Front row in the first car for me please.

Monday 10 September 2012

I Just Started Uni - Day 1

OMG

I feel like that bird from Legally Blonde!

Apparently, making your own packed lunch is not the done thing - I learned that on day 1 - you get ridiculed. My lunch was cheaper than theirs so I still fail to see their argument.

Apparently, wearing an Abertay t-shirt on your first day is like career suicide. Having said that, the bloke that invented the course invited me to his psychology group?!

Apparently, buying an Abertay hoodie in the campus shop and 'putting it straight on', on your first day, is a no-no. I refer you back to my note above!

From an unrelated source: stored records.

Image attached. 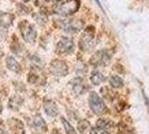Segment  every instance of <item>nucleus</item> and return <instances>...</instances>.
Segmentation results:
<instances>
[{"instance_id": "f257e3e1", "label": "nucleus", "mask_w": 149, "mask_h": 134, "mask_svg": "<svg viewBox=\"0 0 149 134\" xmlns=\"http://www.w3.org/2000/svg\"><path fill=\"white\" fill-rule=\"evenodd\" d=\"M78 8H79L78 0H67V1H63L61 4L57 5L55 11L59 15H72L78 10Z\"/></svg>"}, {"instance_id": "f03ea898", "label": "nucleus", "mask_w": 149, "mask_h": 134, "mask_svg": "<svg viewBox=\"0 0 149 134\" xmlns=\"http://www.w3.org/2000/svg\"><path fill=\"white\" fill-rule=\"evenodd\" d=\"M88 102H89V106H90V109H91L93 113H96L98 115L106 113L107 109H106L105 103L101 101V98H100L97 93H95V92L90 93Z\"/></svg>"}, {"instance_id": "7ed1b4c3", "label": "nucleus", "mask_w": 149, "mask_h": 134, "mask_svg": "<svg viewBox=\"0 0 149 134\" xmlns=\"http://www.w3.org/2000/svg\"><path fill=\"white\" fill-rule=\"evenodd\" d=\"M19 27H20V30H21L24 39L27 43L32 44L36 40V36H37V32H36V29H35L33 25L29 24L28 21H22Z\"/></svg>"}, {"instance_id": "20e7f679", "label": "nucleus", "mask_w": 149, "mask_h": 134, "mask_svg": "<svg viewBox=\"0 0 149 134\" xmlns=\"http://www.w3.org/2000/svg\"><path fill=\"white\" fill-rule=\"evenodd\" d=\"M109 60H110V55L108 54V51H97L93 57H91L90 63H91L93 66H102V65L108 64Z\"/></svg>"}, {"instance_id": "39448f33", "label": "nucleus", "mask_w": 149, "mask_h": 134, "mask_svg": "<svg viewBox=\"0 0 149 134\" xmlns=\"http://www.w3.org/2000/svg\"><path fill=\"white\" fill-rule=\"evenodd\" d=\"M50 72L57 76H63L68 73V67L66 63H63L61 60H55L50 65Z\"/></svg>"}, {"instance_id": "423d86ee", "label": "nucleus", "mask_w": 149, "mask_h": 134, "mask_svg": "<svg viewBox=\"0 0 149 134\" xmlns=\"http://www.w3.org/2000/svg\"><path fill=\"white\" fill-rule=\"evenodd\" d=\"M82 27H84V24L79 19H70L63 21V24H62L63 30L67 32H77L81 30Z\"/></svg>"}, {"instance_id": "0eeeda50", "label": "nucleus", "mask_w": 149, "mask_h": 134, "mask_svg": "<svg viewBox=\"0 0 149 134\" xmlns=\"http://www.w3.org/2000/svg\"><path fill=\"white\" fill-rule=\"evenodd\" d=\"M74 41L70 38H61V40L57 44V51L60 54H68L74 51Z\"/></svg>"}, {"instance_id": "6e6552de", "label": "nucleus", "mask_w": 149, "mask_h": 134, "mask_svg": "<svg viewBox=\"0 0 149 134\" xmlns=\"http://www.w3.org/2000/svg\"><path fill=\"white\" fill-rule=\"evenodd\" d=\"M80 46L84 51H88L93 46V34L90 32H85L81 37V41H80Z\"/></svg>"}, {"instance_id": "1a4fd4ad", "label": "nucleus", "mask_w": 149, "mask_h": 134, "mask_svg": "<svg viewBox=\"0 0 149 134\" xmlns=\"http://www.w3.org/2000/svg\"><path fill=\"white\" fill-rule=\"evenodd\" d=\"M9 126H10L11 131H13L15 134H24L25 133L24 124H22V122L19 121V120H16V119L11 120V121L9 122Z\"/></svg>"}, {"instance_id": "9d476101", "label": "nucleus", "mask_w": 149, "mask_h": 134, "mask_svg": "<svg viewBox=\"0 0 149 134\" xmlns=\"http://www.w3.org/2000/svg\"><path fill=\"white\" fill-rule=\"evenodd\" d=\"M13 21V16L11 13H0V27L7 28V27L11 26Z\"/></svg>"}, {"instance_id": "9b49d317", "label": "nucleus", "mask_w": 149, "mask_h": 134, "mask_svg": "<svg viewBox=\"0 0 149 134\" xmlns=\"http://www.w3.org/2000/svg\"><path fill=\"white\" fill-rule=\"evenodd\" d=\"M45 109H46V113L52 117L58 114V107H57L56 103H54L52 101H48L45 104Z\"/></svg>"}, {"instance_id": "f8f14e48", "label": "nucleus", "mask_w": 149, "mask_h": 134, "mask_svg": "<svg viewBox=\"0 0 149 134\" xmlns=\"http://www.w3.org/2000/svg\"><path fill=\"white\" fill-rule=\"evenodd\" d=\"M90 79H91V83L93 85H99V84H101L105 81V76L100 72H98V70H93V73H91Z\"/></svg>"}, {"instance_id": "ddd939ff", "label": "nucleus", "mask_w": 149, "mask_h": 134, "mask_svg": "<svg viewBox=\"0 0 149 134\" xmlns=\"http://www.w3.org/2000/svg\"><path fill=\"white\" fill-rule=\"evenodd\" d=\"M32 128H35V130H41V131H46L47 130V126H46V123L45 121L40 117V116H37L33 121H32Z\"/></svg>"}, {"instance_id": "4468645a", "label": "nucleus", "mask_w": 149, "mask_h": 134, "mask_svg": "<svg viewBox=\"0 0 149 134\" xmlns=\"http://www.w3.org/2000/svg\"><path fill=\"white\" fill-rule=\"evenodd\" d=\"M7 67L10 70H13V72H20V65L11 56H9V57L7 58Z\"/></svg>"}, {"instance_id": "2eb2a0df", "label": "nucleus", "mask_w": 149, "mask_h": 134, "mask_svg": "<svg viewBox=\"0 0 149 134\" xmlns=\"http://www.w3.org/2000/svg\"><path fill=\"white\" fill-rule=\"evenodd\" d=\"M112 126H113V124L109 120H99L97 122V128H100L106 131H109V128H111Z\"/></svg>"}, {"instance_id": "dca6fc26", "label": "nucleus", "mask_w": 149, "mask_h": 134, "mask_svg": "<svg viewBox=\"0 0 149 134\" xmlns=\"http://www.w3.org/2000/svg\"><path fill=\"white\" fill-rule=\"evenodd\" d=\"M110 84H111L112 87L118 88V87H121L124 85V81L121 79V77L117 76V75H112L110 77Z\"/></svg>"}, {"instance_id": "f3484780", "label": "nucleus", "mask_w": 149, "mask_h": 134, "mask_svg": "<svg viewBox=\"0 0 149 134\" xmlns=\"http://www.w3.org/2000/svg\"><path fill=\"white\" fill-rule=\"evenodd\" d=\"M61 121H62V124H63V126H65V128H66V133L67 134H77V132L74 131V128L69 124L68 122L66 121L63 117L61 119Z\"/></svg>"}, {"instance_id": "a211bd4d", "label": "nucleus", "mask_w": 149, "mask_h": 134, "mask_svg": "<svg viewBox=\"0 0 149 134\" xmlns=\"http://www.w3.org/2000/svg\"><path fill=\"white\" fill-rule=\"evenodd\" d=\"M89 126L90 125H89V123L87 121H81L78 124V130H79V132H81V133H86V131L89 128Z\"/></svg>"}, {"instance_id": "6ab92c4d", "label": "nucleus", "mask_w": 149, "mask_h": 134, "mask_svg": "<svg viewBox=\"0 0 149 134\" xmlns=\"http://www.w3.org/2000/svg\"><path fill=\"white\" fill-rule=\"evenodd\" d=\"M74 91L77 93V94H79L81 92V89H82V84H81V79H74Z\"/></svg>"}, {"instance_id": "aec40b11", "label": "nucleus", "mask_w": 149, "mask_h": 134, "mask_svg": "<svg viewBox=\"0 0 149 134\" xmlns=\"http://www.w3.org/2000/svg\"><path fill=\"white\" fill-rule=\"evenodd\" d=\"M90 134H110V133H109V131H106V130H102V128H95L91 130Z\"/></svg>"}, {"instance_id": "412c9836", "label": "nucleus", "mask_w": 149, "mask_h": 134, "mask_svg": "<svg viewBox=\"0 0 149 134\" xmlns=\"http://www.w3.org/2000/svg\"><path fill=\"white\" fill-rule=\"evenodd\" d=\"M0 134H2V133H0ZM3 134H6V133H5V132H3Z\"/></svg>"}, {"instance_id": "4be33fe9", "label": "nucleus", "mask_w": 149, "mask_h": 134, "mask_svg": "<svg viewBox=\"0 0 149 134\" xmlns=\"http://www.w3.org/2000/svg\"><path fill=\"white\" fill-rule=\"evenodd\" d=\"M24 1H28V0H24Z\"/></svg>"}]
</instances>
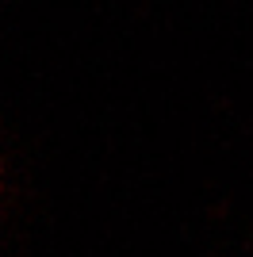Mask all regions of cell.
<instances>
[{
    "label": "cell",
    "mask_w": 253,
    "mask_h": 257,
    "mask_svg": "<svg viewBox=\"0 0 253 257\" xmlns=\"http://www.w3.org/2000/svg\"><path fill=\"white\" fill-rule=\"evenodd\" d=\"M0 192H4V165H0Z\"/></svg>",
    "instance_id": "cell-1"
}]
</instances>
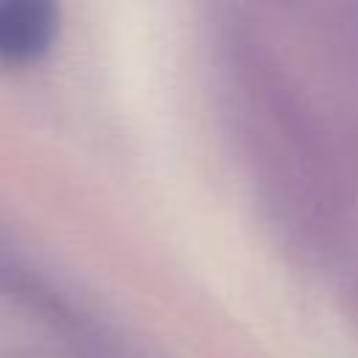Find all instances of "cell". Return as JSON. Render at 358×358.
<instances>
[{
  "label": "cell",
  "instance_id": "cell-1",
  "mask_svg": "<svg viewBox=\"0 0 358 358\" xmlns=\"http://www.w3.org/2000/svg\"><path fill=\"white\" fill-rule=\"evenodd\" d=\"M56 31L53 8L34 0L0 3V59L28 62L48 50Z\"/></svg>",
  "mask_w": 358,
  "mask_h": 358
}]
</instances>
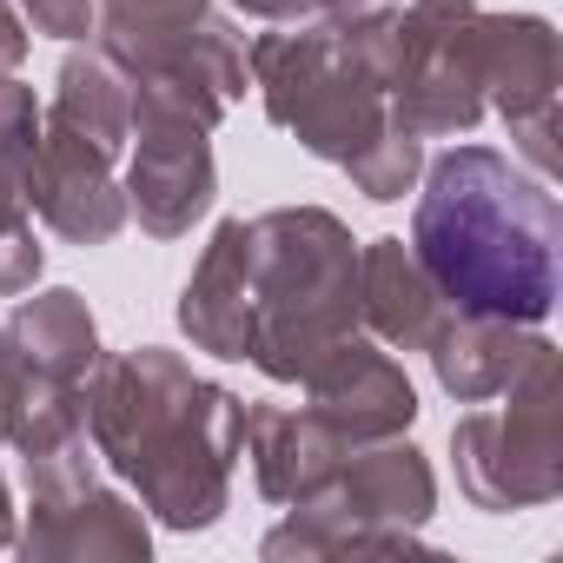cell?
<instances>
[{"label":"cell","mask_w":563,"mask_h":563,"mask_svg":"<svg viewBox=\"0 0 563 563\" xmlns=\"http://www.w3.org/2000/svg\"><path fill=\"white\" fill-rule=\"evenodd\" d=\"M418 258L431 286L471 312L504 325H537L556 306V199L490 146H457L431 166L418 199Z\"/></svg>","instance_id":"cell-1"}]
</instances>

Apparently, speaking up in debate class is what mentals do. Then I guess I'm a mental!

Apparently, telling people that you know who Roy Castle, Stu Francis and Jimmy Saville are, is a faux pas. Then a faux pas I be!

That pretty much sums up day 1!

I also crashed a student party but felt old and sensible, so I left!!

Come Dine With Me - You Know You Want To...Part II

So, I got offered a place but had to turn it down cos of Uni - filming was happening the same week my classes started so I had to make a decision!

I told them that I'm game for it but it would need to be later! I'm on their list - I think it's cos of the 'cult member' hubby!

Who cares, telly is telly!

Watch this space for later in the year!